A Dalesman’s Diary
Dr Elaine Laycock on the frontline in Bosnia
It will not be this Christmas, indeed, it may not be next Christmas, but one day soon, Yorkshire grit and determination will mean that humanitarian aid workers lost in conflict will be remembered with a permanent memorial.
That such a monument to them will be erected is down to many people – but none moreso than the remarkable Dr Elaine Laycock.
As we told in the November edition of The Dalesman, Dr Laycock, who originally hails from Idle in Bradford, has led something of an extraordinary life.
Working as a doctor in London she became involved in helping provide medical supplies, treatment and aid to all sides during the horrific conflict which ripped through Bosnia.
As such, she was one of the driving forces behind the charity SOS Bosnia which has, over the years, raised thousands of pounds for the innocent victims of the war and provided vital help to them.
Along the way, Dr Laycock lost three close friends who were with her on her humanitarian missions and she made a personal vow to herself not to let their passing go unnoticed.
And so, with typical Yorkshire tenacity, she has been quietly, but forcefully, working behind the scenes to get a permanent memorial erected in their honour.
Now, on the verge of a new year, she may be about to succeed in her near decade-long odyssey.
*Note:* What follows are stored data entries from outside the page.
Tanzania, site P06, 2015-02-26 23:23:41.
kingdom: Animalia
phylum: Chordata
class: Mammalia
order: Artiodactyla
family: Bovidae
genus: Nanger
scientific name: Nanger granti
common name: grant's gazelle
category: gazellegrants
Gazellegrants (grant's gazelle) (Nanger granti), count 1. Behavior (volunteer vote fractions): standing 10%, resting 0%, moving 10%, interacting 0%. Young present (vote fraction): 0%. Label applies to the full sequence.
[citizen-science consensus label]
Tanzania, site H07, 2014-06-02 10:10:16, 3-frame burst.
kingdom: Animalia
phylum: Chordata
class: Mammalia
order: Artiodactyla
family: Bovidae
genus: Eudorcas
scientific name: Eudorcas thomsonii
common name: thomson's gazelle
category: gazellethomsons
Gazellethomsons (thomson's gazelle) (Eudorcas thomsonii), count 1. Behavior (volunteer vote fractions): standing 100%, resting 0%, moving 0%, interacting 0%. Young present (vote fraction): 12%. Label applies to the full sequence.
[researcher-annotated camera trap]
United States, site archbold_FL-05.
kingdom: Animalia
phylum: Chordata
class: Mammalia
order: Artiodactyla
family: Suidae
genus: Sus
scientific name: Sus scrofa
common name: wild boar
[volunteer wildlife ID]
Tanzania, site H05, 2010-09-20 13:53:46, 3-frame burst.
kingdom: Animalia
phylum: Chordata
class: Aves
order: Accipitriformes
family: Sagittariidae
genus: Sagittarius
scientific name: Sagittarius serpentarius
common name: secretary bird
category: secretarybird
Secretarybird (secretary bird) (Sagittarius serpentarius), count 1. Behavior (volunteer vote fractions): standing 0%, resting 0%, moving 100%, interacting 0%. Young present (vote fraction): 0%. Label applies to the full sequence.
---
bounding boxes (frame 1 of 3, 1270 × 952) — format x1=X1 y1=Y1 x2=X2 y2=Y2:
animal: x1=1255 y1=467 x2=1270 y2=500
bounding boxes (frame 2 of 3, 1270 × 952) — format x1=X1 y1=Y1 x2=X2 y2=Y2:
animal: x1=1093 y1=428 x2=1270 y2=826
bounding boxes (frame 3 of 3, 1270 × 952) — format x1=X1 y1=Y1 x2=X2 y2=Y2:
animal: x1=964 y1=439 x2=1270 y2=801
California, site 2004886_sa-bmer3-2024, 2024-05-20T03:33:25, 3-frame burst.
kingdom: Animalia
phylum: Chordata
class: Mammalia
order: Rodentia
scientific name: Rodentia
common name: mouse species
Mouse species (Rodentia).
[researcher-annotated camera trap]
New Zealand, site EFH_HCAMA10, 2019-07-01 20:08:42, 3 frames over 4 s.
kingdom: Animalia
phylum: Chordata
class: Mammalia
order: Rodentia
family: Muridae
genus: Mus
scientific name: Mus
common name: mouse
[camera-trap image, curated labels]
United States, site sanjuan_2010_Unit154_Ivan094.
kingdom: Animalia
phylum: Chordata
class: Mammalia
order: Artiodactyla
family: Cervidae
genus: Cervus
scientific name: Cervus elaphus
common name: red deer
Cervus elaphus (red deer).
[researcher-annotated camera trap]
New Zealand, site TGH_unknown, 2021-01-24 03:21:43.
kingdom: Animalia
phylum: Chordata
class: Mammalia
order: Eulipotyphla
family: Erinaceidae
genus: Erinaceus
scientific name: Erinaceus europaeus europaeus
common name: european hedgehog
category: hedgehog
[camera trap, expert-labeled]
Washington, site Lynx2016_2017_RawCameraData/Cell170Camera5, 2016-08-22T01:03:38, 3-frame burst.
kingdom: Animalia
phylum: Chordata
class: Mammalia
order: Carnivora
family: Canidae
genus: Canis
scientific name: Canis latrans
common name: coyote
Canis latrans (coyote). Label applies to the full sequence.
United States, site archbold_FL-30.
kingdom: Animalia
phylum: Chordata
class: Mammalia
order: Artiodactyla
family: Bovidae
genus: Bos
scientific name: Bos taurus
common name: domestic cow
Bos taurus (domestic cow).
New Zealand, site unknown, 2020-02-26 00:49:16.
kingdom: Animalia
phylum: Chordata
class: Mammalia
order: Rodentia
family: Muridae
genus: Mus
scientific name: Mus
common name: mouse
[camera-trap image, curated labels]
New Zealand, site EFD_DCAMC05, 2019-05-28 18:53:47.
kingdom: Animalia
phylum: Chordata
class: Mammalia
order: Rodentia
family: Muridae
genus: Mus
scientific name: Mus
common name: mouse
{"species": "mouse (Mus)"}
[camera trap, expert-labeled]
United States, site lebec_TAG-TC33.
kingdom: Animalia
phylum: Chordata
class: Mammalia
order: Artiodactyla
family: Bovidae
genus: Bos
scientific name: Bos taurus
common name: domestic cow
Elaine, on the left, attends the scattering of the ashes of her friend Tony, killed on an aid mission
Throughout this time, Dr Laycock has worked closely with Their Royal Highnesses The Crown Prince Alexander and Crown Princess Katherine of of Serbia, and Sir Nick Young, former chief executive of the British Red Cross and Macmillan Cancer Relief, and many others to try and persuade the authorities to erect the memorial.
“I have been working for over nine years to get this done, what with lockdown and one thing and another,” said Dr Laycock, from her home in north London.
Initially, she hoped to have a plaque to the humanitarian victims of worldwide conflicts placed in the cloisters of Westminster Abbey, and talks were ongoing.
Dr Laycock was put in touch with Dr Paula Gooder, Chancellor of St Paul’s Cathedral.
“We spoke and I explained what we would like to do and and she told me what would have to happen to achieve that.
“I invited her to our service at Westminster Abbey on August 17 this year, UN World Humanitarian Day, and she very kindly said to me that she thought she had found a place for our memorial.”
That place turned out to be in the crypt of St Paul’s Cathedral by the memorial to Florence Nightingale, ‘The Lady with the Lap’.
“She invited us to visit her at St Paul’s and took us around and showed us this place right in the middle of the crypt next to the Florence Nighingale memorial.
“She explained that’s where our memoria would go, and one to Mary Seacole, the pioneering nurse – we are delighted. I really cannot imagine a more fitting place for it to go.”
Dr Laycock has since met with renowned sculptor Charlotte Howarth, who is to create the memorial.
Elaine speaking at this year’s World Humanitarian Day
“She made us feel so welcome when we visited her in Norfolk and showed us some of her work.
“She took us on a tour of her studio to look at various types of stone she uses.
“It will have to be a light coloured stone as the crypt of St Paul’s is quite dark, and Charlotte is looking at Portland stone and a honey-coloured one.
“In fact, she’s looking for the stone right now, and it may take four to six months to locate the right piece.
“The memorial will be three feet by two feet, and we’ve discussed the lettering, whether it should be white, or golden and so on, and whether she can carve a forget-me-not flower, which I would dearly love to see – she will do so if St Paul’s authorities agree to it.
“We’ve agreed the wording and it will read: ‘In celebration of humanitarian aid workers, helping those in need, whoever and wherever they are. In remembrance of those who have died in pursuit of their calling.’
“This is something that I started nine years ago, after losing three friends. One of them, Tony, had driven me across the frontline just weeks before he was killed, and then I heard that two other aid workers had been killed.
When I discovered there was not a memorial to humanitarian aid workers, I just thought there should be.”
Ever tireless, Dr Laycock is now hoping to organise the annual service, held at Westminster Abbey every August 19, to be held at St Paul’s Cathedral.